Weiss zwar nicht, ob die Band noch niemand kennt. Ich kannte sie auf jedenfall nicht, und in meinem Freundeskreis war sie auch nicht bekannt.

Ne ganz andere Musikrichtung...

http://www.nickelcreek.com/


----------



## sisela (1. Februar 2006)

Wie wäre es mit netten experimentellen elektronischen Klängen der Extraklasse.

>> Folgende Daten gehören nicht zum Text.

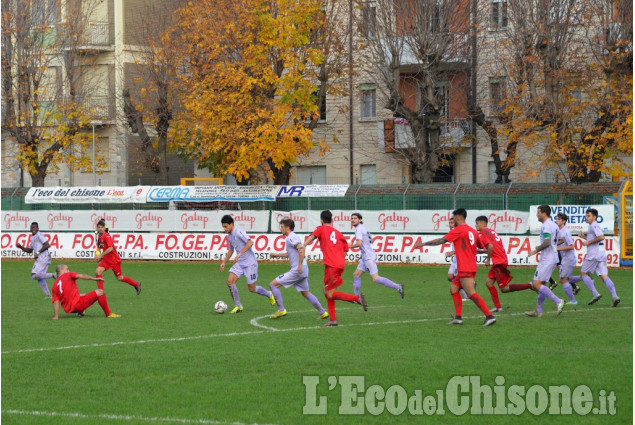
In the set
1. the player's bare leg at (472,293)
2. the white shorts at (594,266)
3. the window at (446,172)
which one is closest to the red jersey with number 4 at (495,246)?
the player's bare leg at (472,293)

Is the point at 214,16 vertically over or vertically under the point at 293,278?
over

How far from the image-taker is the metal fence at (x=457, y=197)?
32.4 metres

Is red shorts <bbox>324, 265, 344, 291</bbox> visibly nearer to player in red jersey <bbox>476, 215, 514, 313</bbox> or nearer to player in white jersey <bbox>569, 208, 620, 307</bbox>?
player in red jersey <bbox>476, 215, 514, 313</bbox>

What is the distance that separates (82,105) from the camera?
46.1 meters

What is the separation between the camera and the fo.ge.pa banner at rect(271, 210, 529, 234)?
1278 inches

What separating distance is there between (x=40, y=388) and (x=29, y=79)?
35449 mm

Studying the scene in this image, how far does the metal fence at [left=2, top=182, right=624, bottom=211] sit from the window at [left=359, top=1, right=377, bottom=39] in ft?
20.2

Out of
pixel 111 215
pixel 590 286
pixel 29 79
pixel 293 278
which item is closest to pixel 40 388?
pixel 293 278

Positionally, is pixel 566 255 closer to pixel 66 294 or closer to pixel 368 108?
pixel 66 294

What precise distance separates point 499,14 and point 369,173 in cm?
1173

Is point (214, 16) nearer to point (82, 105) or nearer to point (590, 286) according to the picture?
point (82, 105)

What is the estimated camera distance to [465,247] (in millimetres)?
15797

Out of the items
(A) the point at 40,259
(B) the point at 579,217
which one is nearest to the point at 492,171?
(B) the point at 579,217

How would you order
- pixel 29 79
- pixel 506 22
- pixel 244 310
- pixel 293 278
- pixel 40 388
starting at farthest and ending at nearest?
pixel 29 79
pixel 506 22
pixel 244 310
pixel 293 278
pixel 40 388
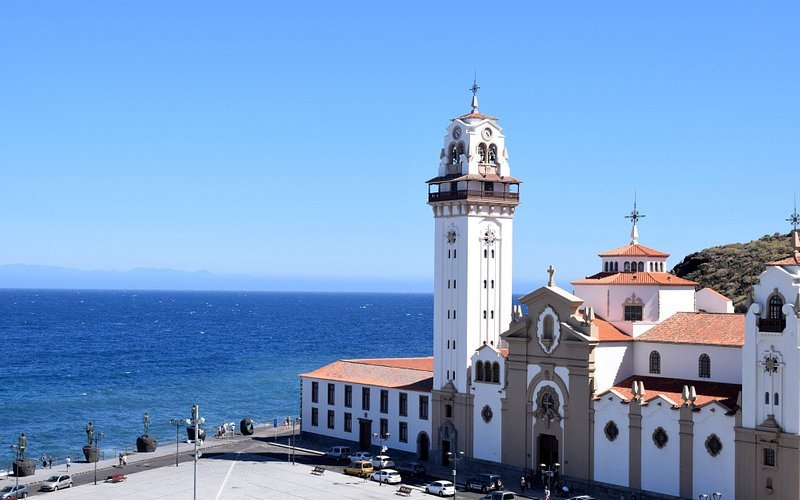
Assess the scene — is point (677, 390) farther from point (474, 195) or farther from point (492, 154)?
point (492, 154)

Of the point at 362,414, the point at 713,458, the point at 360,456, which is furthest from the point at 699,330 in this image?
the point at 362,414

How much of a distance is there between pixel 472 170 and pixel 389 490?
23712 mm

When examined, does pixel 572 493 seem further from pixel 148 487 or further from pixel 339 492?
pixel 148 487

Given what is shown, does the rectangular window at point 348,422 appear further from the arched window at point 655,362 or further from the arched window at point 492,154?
the arched window at point 655,362

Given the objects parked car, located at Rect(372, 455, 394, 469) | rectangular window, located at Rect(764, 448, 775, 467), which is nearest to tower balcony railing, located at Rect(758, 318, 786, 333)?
rectangular window, located at Rect(764, 448, 775, 467)

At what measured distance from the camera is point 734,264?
143 metres

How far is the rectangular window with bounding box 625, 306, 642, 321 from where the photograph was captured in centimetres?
7094

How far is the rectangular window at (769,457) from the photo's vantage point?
57.0 m

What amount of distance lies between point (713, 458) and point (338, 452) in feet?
99.0

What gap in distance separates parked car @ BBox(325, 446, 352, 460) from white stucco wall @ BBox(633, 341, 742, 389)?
77.3 ft

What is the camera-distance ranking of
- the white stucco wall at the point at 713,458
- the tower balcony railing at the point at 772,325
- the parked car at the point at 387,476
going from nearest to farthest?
the tower balcony railing at the point at 772,325 < the white stucco wall at the point at 713,458 < the parked car at the point at 387,476

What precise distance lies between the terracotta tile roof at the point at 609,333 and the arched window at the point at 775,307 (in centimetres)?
1149

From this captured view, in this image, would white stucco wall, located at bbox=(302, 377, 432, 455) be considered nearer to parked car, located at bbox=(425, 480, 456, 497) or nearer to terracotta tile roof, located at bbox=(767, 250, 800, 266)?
parked car, located at bbox=(425, 480, 456, 497)

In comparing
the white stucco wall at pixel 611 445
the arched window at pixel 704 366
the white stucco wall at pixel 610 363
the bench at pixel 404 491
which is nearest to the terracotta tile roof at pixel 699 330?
the arched window at pixel 704 366
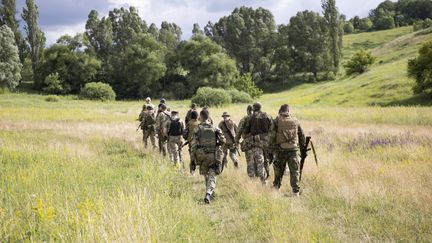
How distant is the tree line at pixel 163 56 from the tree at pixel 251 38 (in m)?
0.23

http://cdbaby.com/cd/tanzmann

Dann probier das...


----------



## Mikael (19. März 2006)

kennt ihr THE MARS VOLTA ?

http://www.thecomatorium.com


----------



## burnobaby (20. März 2006)

Days of Defeat

http://www.days-of-defeat.com

Feinster Hardcore aus Husum.
Die Jungs sind grad bei ner neuen Seite zugange. Aber in ein paar Wochen sollte sich ein Besuch auf jeden Fall lohnen! 

Lg Burno


----------



## Zweiblum2 (30. März 2006)

oh, ein super Thread, genau nach meinem Geschmak, da ich immer nach neuen Bands ausschau halte.
Hier auch mal ein Tip von mir:

Dyko

Hätte sich Kraftwerk weiterentwickelt, so würde ich sie mir heute vorstellen


----------



## zenga (31. März 2006)

hiho,
netter thread ;-) 
für neue Bands ist man doch immer offen 

Pushbox gefällt mir ganz gut, NoDoubt halt   
Nickel Creek ist nicht ganz so mein fall..
"THE MARS VOLTA--www.thecomatorium.com" die haben wohl leichte Datenbankprobleme 
Days of Defeat;  leider nix zu sehen....
Dyko   

ich kann mal chairoplane empfehlen > http://www.chairoplane.de
, aber leider steht im Gb dass sich die Frontfrau verabschiedet hat.....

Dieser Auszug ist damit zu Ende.